- _Prompt_: Each line below from the one containing "(b) Measure the" through the one containing "3 INSPECT TORQUE CONVERTER CLUTCH ASSY" should be output exactly as it stands, and no other line should appear.

- _Supplied data_:
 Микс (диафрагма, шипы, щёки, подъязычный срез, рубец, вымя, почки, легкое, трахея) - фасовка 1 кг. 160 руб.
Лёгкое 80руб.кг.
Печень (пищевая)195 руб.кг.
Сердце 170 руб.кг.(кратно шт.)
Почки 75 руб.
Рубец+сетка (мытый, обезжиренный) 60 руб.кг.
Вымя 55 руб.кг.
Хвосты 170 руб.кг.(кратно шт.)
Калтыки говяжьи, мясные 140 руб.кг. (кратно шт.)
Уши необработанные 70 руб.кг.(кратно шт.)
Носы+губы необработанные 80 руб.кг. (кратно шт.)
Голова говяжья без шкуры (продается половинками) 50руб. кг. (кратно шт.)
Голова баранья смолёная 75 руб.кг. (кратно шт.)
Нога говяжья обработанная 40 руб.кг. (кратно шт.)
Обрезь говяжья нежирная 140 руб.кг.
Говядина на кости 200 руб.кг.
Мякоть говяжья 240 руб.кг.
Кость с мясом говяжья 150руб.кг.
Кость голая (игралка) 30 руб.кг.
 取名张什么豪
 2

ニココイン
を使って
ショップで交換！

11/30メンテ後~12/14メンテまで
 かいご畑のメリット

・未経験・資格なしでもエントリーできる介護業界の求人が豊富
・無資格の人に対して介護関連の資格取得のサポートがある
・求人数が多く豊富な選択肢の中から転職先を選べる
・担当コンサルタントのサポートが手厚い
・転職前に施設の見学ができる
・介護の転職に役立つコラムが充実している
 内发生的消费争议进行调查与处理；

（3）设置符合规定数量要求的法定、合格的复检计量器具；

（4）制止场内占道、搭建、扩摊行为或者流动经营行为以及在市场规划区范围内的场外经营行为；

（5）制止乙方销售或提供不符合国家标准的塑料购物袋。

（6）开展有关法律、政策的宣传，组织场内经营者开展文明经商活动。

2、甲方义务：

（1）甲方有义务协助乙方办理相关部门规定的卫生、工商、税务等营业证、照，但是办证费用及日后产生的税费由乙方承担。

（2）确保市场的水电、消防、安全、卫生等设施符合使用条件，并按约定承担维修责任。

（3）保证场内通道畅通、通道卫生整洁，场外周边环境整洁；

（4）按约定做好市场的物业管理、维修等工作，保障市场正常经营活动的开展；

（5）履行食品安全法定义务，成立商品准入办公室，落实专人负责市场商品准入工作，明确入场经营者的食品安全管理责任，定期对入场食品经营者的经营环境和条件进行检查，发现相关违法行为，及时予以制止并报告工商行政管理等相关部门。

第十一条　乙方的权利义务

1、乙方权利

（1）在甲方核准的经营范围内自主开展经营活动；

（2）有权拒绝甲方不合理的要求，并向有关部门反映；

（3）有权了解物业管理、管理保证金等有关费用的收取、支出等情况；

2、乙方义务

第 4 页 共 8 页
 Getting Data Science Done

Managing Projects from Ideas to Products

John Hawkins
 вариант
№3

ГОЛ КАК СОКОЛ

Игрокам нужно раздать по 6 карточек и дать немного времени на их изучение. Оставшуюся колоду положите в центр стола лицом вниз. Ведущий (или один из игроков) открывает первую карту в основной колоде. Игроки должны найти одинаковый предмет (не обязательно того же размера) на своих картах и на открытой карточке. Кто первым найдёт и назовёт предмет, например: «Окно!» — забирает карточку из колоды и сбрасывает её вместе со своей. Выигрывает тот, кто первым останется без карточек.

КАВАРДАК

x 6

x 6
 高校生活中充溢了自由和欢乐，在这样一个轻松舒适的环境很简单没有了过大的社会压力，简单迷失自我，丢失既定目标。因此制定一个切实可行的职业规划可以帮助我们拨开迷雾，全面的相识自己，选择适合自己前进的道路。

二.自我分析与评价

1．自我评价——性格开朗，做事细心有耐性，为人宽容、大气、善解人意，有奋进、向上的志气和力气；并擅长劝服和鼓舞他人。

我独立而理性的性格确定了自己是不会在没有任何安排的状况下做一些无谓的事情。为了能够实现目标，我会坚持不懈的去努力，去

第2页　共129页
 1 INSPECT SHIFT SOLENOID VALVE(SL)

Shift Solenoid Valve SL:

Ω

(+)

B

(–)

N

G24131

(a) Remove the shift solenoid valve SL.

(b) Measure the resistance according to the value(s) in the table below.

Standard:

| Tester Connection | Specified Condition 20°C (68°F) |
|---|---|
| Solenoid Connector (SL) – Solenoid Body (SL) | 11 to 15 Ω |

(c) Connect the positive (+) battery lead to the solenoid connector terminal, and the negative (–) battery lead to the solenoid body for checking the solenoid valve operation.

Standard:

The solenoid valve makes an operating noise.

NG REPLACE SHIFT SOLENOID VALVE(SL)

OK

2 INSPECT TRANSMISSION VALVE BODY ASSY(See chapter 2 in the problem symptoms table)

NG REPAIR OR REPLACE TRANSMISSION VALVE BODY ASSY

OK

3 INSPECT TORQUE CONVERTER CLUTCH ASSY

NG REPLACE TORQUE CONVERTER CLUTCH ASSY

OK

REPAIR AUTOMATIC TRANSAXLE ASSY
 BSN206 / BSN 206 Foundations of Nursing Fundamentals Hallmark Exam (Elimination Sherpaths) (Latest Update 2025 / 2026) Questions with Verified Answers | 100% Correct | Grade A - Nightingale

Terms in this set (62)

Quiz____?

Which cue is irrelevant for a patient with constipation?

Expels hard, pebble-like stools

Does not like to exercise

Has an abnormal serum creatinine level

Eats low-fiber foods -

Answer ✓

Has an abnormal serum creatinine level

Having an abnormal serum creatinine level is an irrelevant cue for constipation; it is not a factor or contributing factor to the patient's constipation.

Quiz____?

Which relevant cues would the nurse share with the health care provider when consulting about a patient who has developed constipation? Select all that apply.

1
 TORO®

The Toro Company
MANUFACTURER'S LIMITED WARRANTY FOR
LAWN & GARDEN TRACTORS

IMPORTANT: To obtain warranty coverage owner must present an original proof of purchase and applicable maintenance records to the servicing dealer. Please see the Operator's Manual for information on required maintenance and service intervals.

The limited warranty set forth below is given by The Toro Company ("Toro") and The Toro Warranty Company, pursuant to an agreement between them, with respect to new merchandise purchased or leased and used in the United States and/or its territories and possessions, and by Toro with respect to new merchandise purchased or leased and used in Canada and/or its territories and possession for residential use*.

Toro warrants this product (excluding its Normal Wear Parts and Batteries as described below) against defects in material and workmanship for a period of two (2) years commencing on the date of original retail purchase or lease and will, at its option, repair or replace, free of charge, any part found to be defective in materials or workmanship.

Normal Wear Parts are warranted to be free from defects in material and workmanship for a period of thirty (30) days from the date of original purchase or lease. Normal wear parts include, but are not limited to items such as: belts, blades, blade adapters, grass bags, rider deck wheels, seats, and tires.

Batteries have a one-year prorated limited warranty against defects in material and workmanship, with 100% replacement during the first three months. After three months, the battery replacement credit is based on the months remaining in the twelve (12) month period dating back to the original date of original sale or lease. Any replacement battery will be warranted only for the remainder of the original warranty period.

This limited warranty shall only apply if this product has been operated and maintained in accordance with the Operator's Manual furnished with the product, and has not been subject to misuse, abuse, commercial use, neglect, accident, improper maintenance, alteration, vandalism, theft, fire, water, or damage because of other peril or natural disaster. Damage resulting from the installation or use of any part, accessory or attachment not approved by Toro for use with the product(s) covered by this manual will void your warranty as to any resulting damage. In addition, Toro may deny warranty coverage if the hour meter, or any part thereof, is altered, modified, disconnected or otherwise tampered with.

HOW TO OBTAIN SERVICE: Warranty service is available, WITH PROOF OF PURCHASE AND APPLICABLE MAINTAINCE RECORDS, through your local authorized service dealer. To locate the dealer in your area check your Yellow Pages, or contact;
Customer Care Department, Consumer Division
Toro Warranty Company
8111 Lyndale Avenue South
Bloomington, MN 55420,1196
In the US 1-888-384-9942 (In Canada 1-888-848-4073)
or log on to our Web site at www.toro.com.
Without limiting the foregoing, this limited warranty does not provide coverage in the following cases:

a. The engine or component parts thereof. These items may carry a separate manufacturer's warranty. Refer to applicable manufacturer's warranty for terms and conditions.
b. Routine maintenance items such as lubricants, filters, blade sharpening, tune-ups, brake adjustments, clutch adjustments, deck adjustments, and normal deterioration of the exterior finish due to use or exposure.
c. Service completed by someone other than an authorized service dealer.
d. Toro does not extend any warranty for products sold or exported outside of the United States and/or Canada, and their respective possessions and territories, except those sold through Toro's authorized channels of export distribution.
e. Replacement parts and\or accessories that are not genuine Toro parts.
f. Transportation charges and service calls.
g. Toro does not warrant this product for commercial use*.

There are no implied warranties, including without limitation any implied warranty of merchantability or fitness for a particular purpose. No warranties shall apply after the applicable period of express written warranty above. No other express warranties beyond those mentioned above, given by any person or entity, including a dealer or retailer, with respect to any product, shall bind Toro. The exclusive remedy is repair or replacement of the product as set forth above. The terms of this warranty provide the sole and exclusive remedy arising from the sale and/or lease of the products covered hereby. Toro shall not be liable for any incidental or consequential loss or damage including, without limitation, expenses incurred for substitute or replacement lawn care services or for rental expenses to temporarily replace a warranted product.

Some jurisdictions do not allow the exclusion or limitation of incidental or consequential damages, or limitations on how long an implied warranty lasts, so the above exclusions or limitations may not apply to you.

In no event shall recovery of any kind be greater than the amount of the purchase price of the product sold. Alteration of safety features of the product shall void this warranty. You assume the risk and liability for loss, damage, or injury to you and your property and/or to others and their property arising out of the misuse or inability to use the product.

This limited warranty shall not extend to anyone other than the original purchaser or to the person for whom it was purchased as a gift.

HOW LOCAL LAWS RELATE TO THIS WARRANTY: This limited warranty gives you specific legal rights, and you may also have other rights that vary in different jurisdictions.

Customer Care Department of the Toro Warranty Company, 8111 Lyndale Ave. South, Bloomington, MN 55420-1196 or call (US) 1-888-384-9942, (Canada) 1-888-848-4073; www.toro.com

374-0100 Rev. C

- _Task response_:
(b) Measure the resistance according to the value(s) in the table below.

Standard:

| Tester Connection | Specified Condition 20°C (68°F) |
|---|---|
| Solenoid Connector (SL) – Solenoid Body (SL) | 11 to 15 Ω |

(c) Connect the positive (+) battery lead to the solenoid connector terminal, and the negative (–) battery lead to the solenoid body for checking the solenoid valve operation.

Standard:

The solenoid valve makes an operating noise.

NG REPLACE SHIFT SOLENOID VALVE(SL)

OK

2 INSPECT TRANSMISSION VALVE BODY ASSY(See chapter 2 in the problem symptoms table)

NG REPAIR OR REPLACE TRANSMISSION VALVE BODY ASSY

OK

3 INSPECT TORQUE CONVERTER CLUTCH ASSY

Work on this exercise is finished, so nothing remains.